I also don't think I'd spend too much time/money doing bearings on something that has 45psi in a hole, and 60 psi in others.
 
#23 ·
I got the pan off today. OMG a huge balancehsaft bearing is laying in my pan it is alil bent but very intact. Like i said i only ran the car for a minute with the noise. The noise was the balance shaft smacking around in an oblong circle hitting the block where the bearing was sitting. hence i go the balance shaft eliminator kit Im going to install it and leave the stock rod bearings alone as they have no up and down play and are in spec on side to side. I think I have to take that whole plate with the oil pump gear and balance shaft tensioner???that whole plate has to come off the motor to get the rear shaft out???? Anyways Im glad i bought the Talon cheap and was able to tear it down and solve the issue. There was no reason to scrap the motor or the car. Thanx guys, will update on piecing it back together. Yea those readings on the psi were at cold so not sure what they are worth and was hard to thread in that slippery fitting.? Good luck with your problems and hope you guys learned from mine. Thanx DSMtalk.
 
#24 ·
DSSA said:
It's hard to guess from the "noise description" over the internet, but I'm surprised no one mentioned the possibility of a dying hydraulic tensioner.

It'll sound similar to a really bad lifter, but come from the side of the motor, will vary with rpm as described, yadda-yadda.
NOW THAT, makes sense. Although it seemed VERY firm when I installed it I seemed to have a "it gets loose" problem. I simply added more tension to start with and left myself with a more compressed tensioner to start JIC. It only does it cold. Once I'm half way on the temp gauge its smooth as a kitten.
But that makes sense. I had no idea they would chatter.
Wheres the cheapest place to get a 2g auto tensioner?

I can't believe a balance shaft bearing was just sitting in there.

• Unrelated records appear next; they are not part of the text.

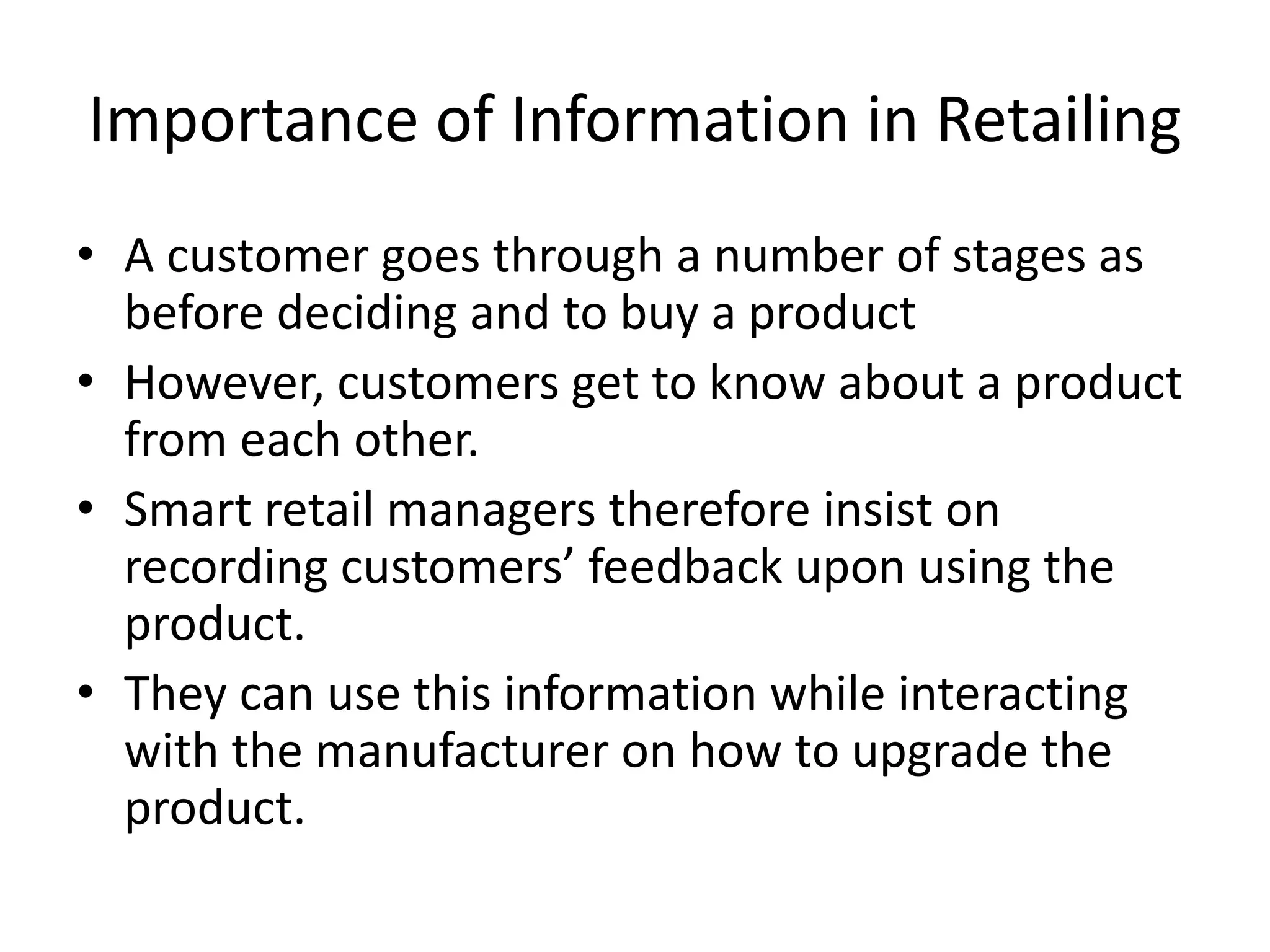 Importance of Information in Retailing

• A customer goes through a number of stages as before deciding and to buy a product
• However, customers get to know about a product from each other.
• Smart retail managers therefore insist on recording customers’ feedback upon using the product.
• They can use this information while interacting with the manufacturer on how to upgrade the product.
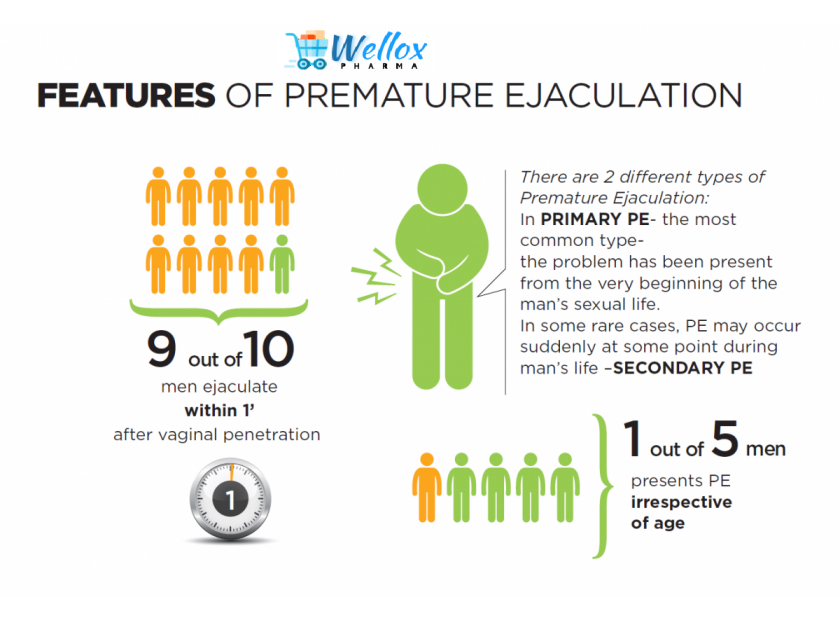 Wellox
PHARMA

FEATURES OF PREMATURE EJACULATION

9 out of 10
men ejaculate
within 1'
after vaginal penetration

1

There are 2 different types of Premature Ejaculation:
In PRIMARY PE- the most common type-
the problem has been present from the very beginning of the man's sexual life.
In some rare cases, PE may occur suddenly at some point during man's life –SECONDARY PE

1 out of 5 men
presents PE
irrespective of age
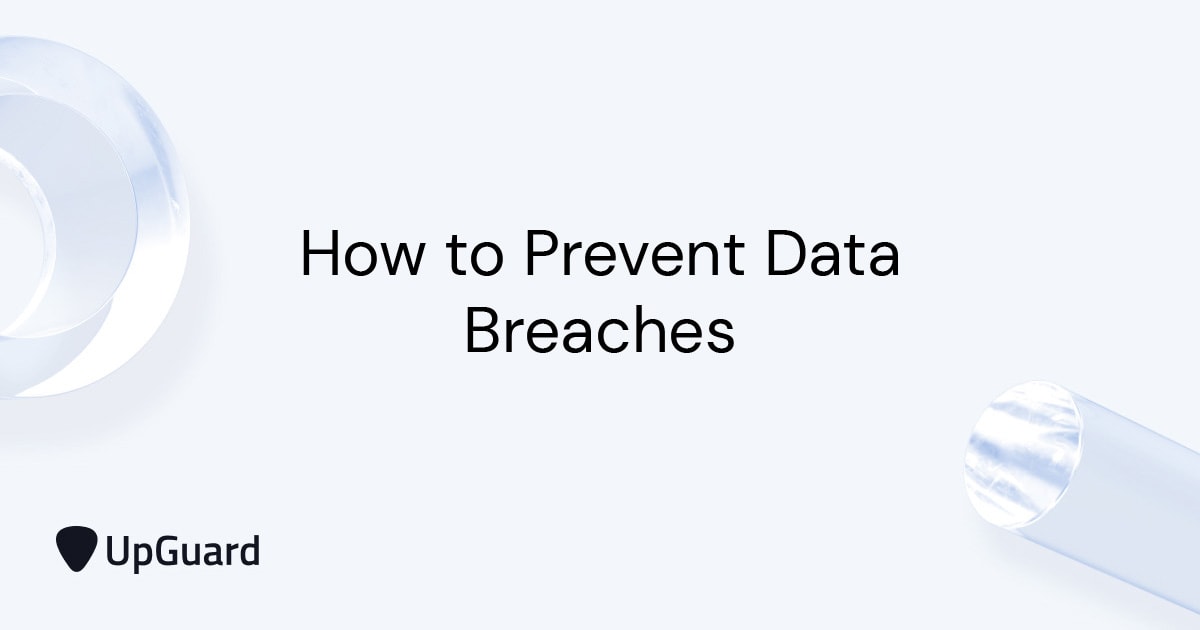 How to Prevent Data Breaches

UpGuard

That doesn't make any sense. Those are usually in there with some gumption. And require pounding out. You have to take off the front case to get to the oil pump, to get to the driven gear, to get the shaft out, to get the mini stub in. *deep breath* :eek:
Take it off.
 
#25 ·
Ok guys got the front case off not too hard. Got the balanceshaft kit on. Im waiting on a whole gasket set cuz I cant order the front case one and there is no mitsubishi dealer around here they closed. Anyways 140 for a Felpro kit and tuesday itll be in so Im putting the 1g back together and hope i get the timing bel thing right I got the VFAQ on it but not sure If i can make or get that threaded tensioner tool. Any tips on putting it back together or seals and gaskets will be appreciated. Also how much and what kind of fluid should i put in the tramsfer case??? thanx guys.